[Provided data]
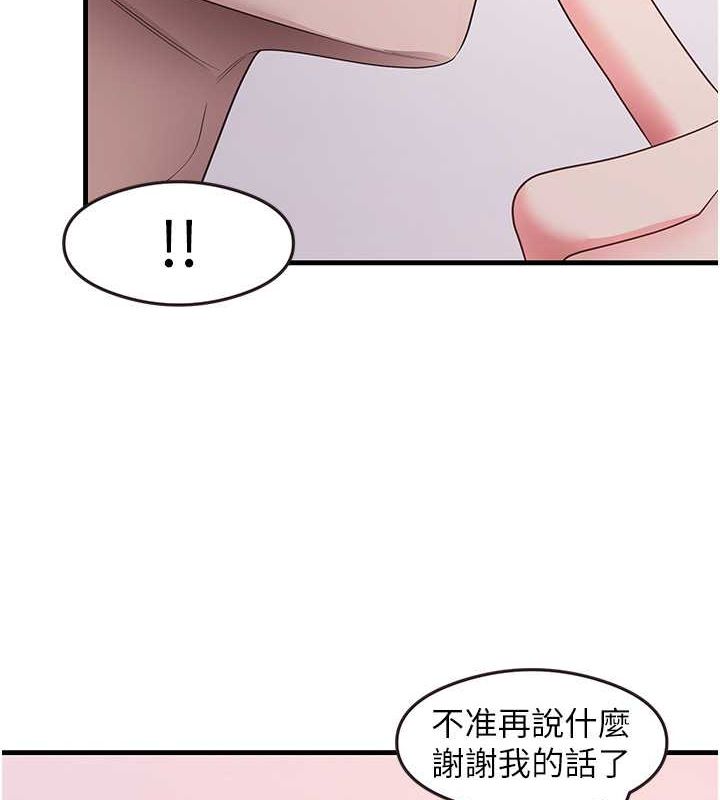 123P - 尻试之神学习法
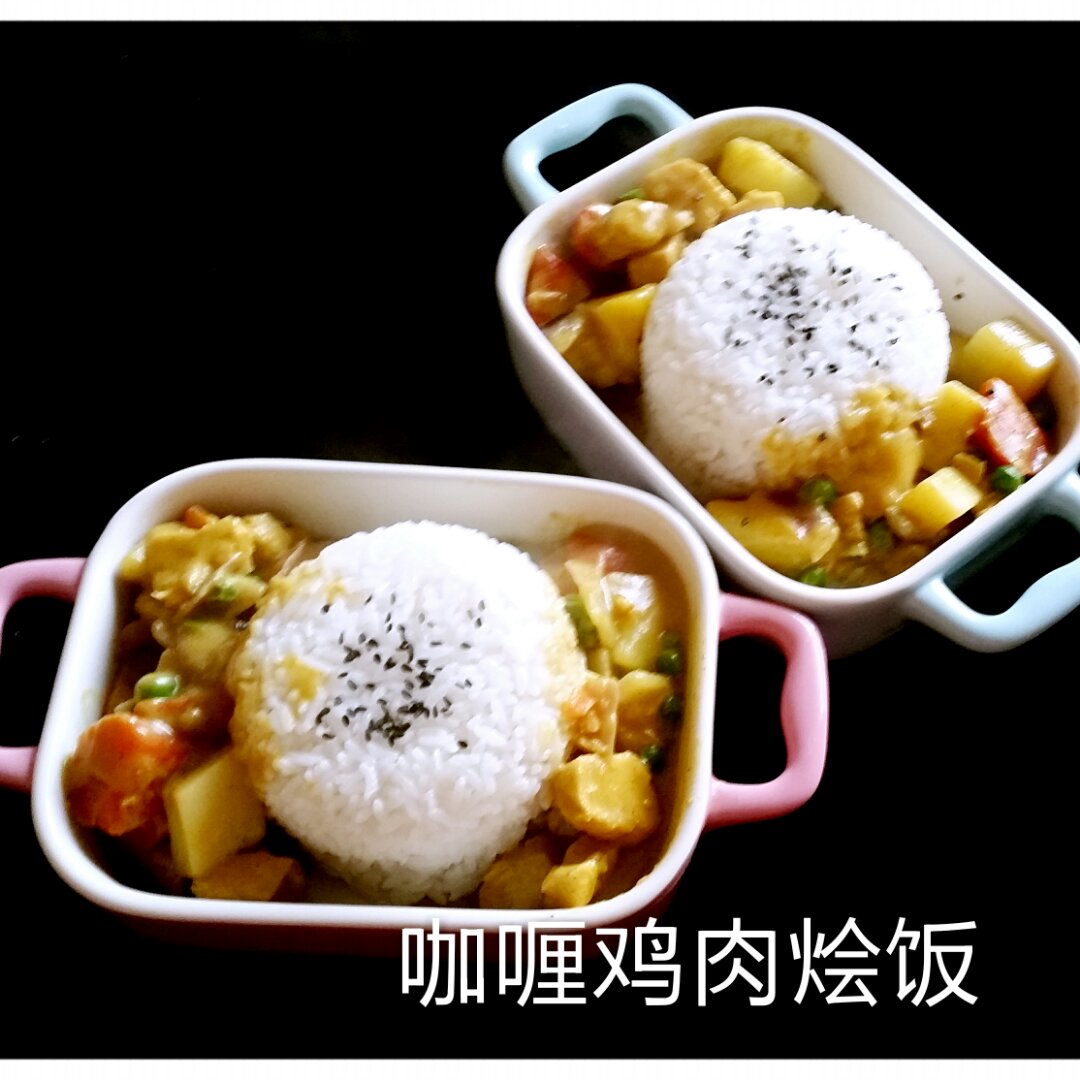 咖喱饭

* * *

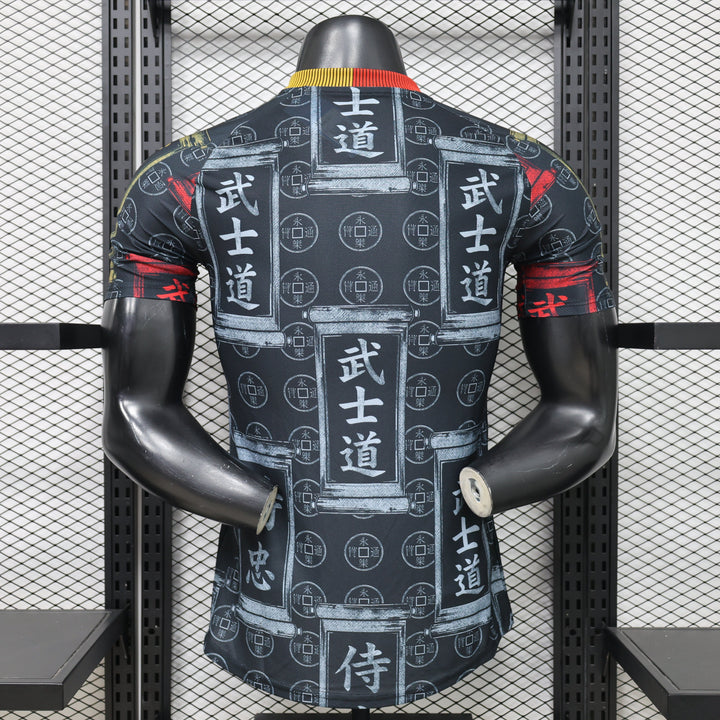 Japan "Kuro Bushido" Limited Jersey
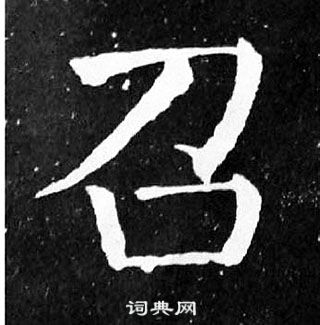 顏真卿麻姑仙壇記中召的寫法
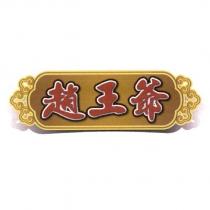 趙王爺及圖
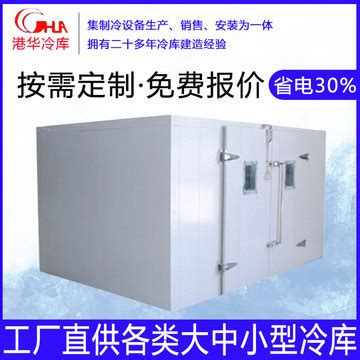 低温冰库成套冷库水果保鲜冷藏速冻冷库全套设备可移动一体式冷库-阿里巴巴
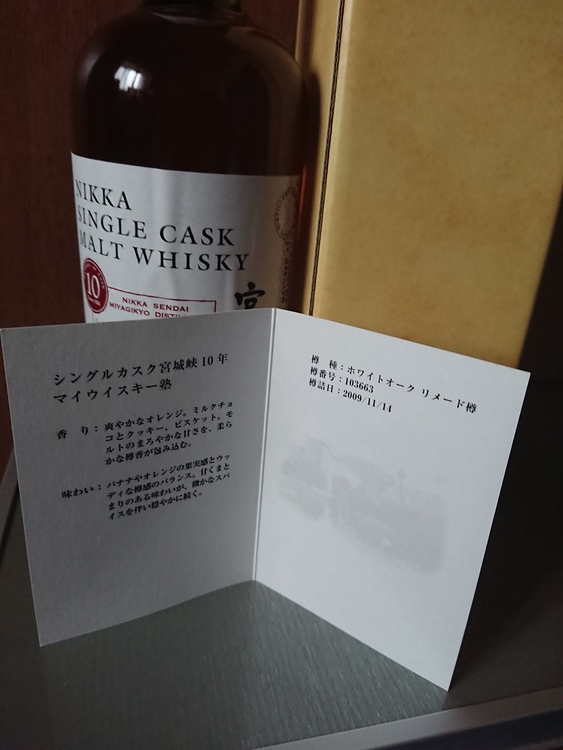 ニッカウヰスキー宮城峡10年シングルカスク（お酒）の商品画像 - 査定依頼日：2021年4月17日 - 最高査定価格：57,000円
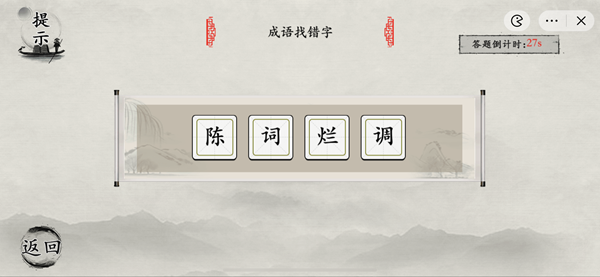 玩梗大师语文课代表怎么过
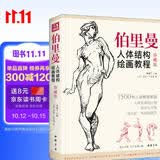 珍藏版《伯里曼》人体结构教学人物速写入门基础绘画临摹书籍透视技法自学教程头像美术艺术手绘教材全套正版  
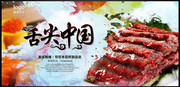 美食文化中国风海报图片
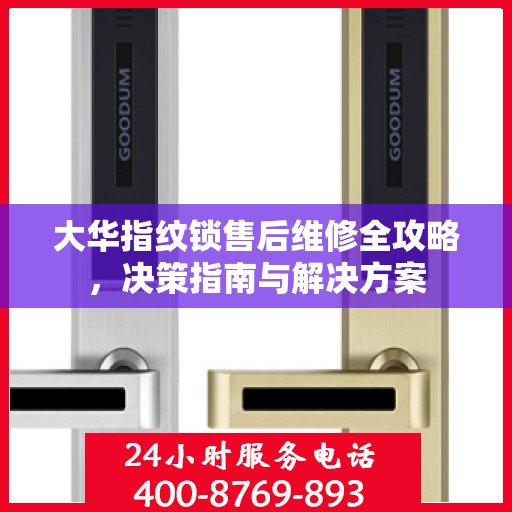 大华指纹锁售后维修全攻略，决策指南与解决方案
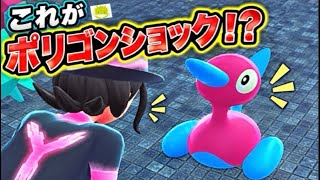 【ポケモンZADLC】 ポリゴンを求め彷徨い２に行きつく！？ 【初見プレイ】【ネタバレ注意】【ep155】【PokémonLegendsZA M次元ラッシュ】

==

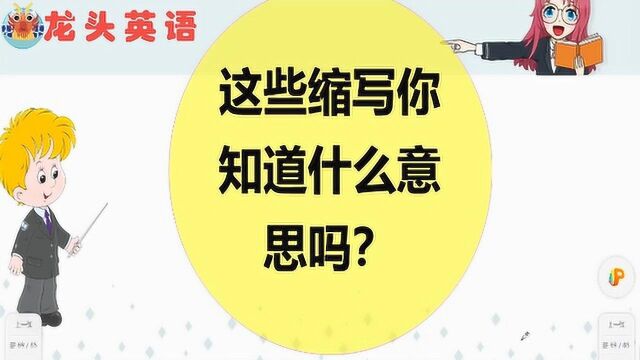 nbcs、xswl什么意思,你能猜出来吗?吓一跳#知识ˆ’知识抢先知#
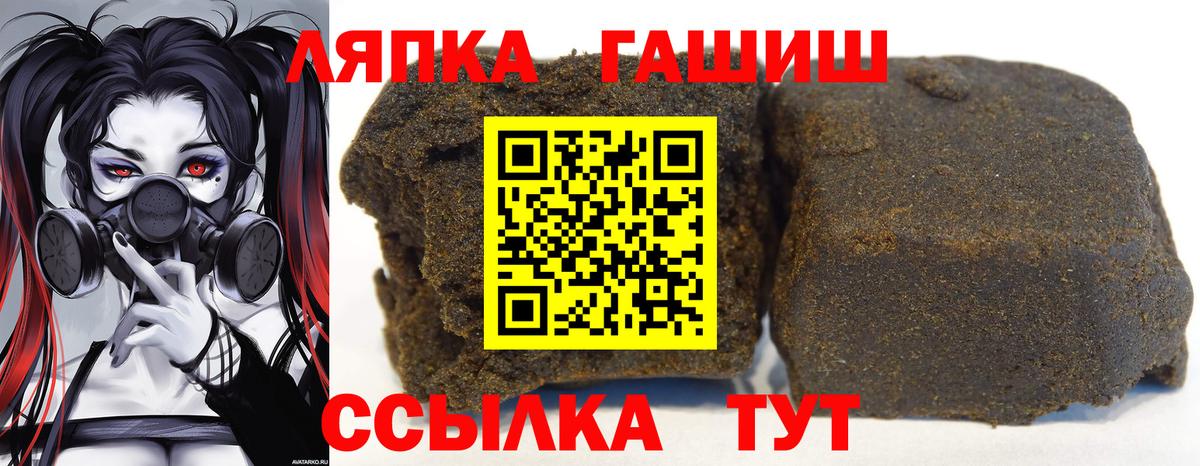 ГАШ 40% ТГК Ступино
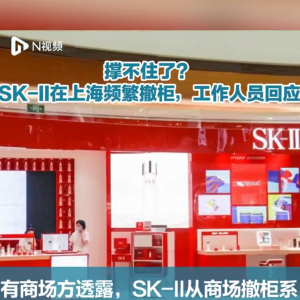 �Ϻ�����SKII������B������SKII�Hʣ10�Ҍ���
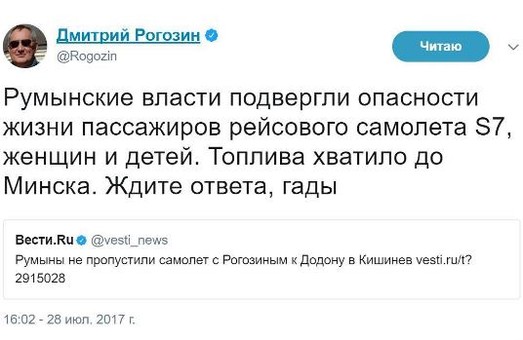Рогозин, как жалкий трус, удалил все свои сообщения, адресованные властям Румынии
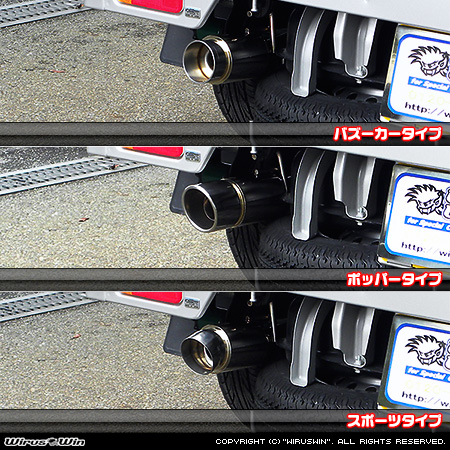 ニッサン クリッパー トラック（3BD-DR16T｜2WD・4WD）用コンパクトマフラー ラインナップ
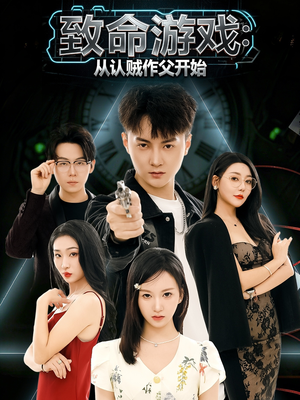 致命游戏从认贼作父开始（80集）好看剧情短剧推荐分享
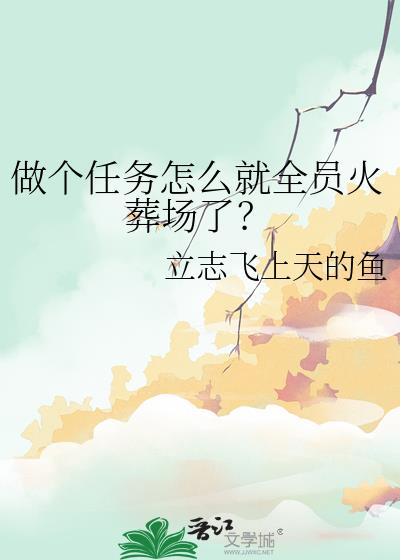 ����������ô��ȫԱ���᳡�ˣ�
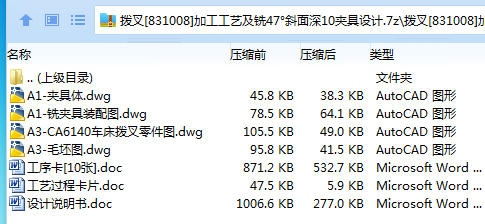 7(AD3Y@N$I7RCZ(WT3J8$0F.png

[Instructions to follow] Copy the rows from the line with "nbcs、xswl什么意思,你能猜出来吗?吓一跳#知识ˆ’知识抢先知#" to the line with "7(AD3Y@N$I7RCZ(WT3J8$0F.png", character for character, without the pictures.

[Response area]
 nbcs、xswl什么意思,你能猜出来吗?吓一跳#知识ˆ’知识抢先知#
 ГАШ 40% ТГК Ступино
 �Ϻ�����SKII������B������SKII�Hʣ10�Ҍ���
Рогозин, как жалкий трус, удалил все свои сообщения, адресованные властям Румынии
 ニッサン クリッパー トラック（3BD-DR16T｜2WD・4WD）用コンパクトマフラー ラインナップ
 致命游戏从认贼作父开始（80集）好看剧情短剧推荐分享
 ����������ô��ȫԱ���᳡�ˣ�
 7(AD3Y@N$I7RCZ(WT3J8$0F.png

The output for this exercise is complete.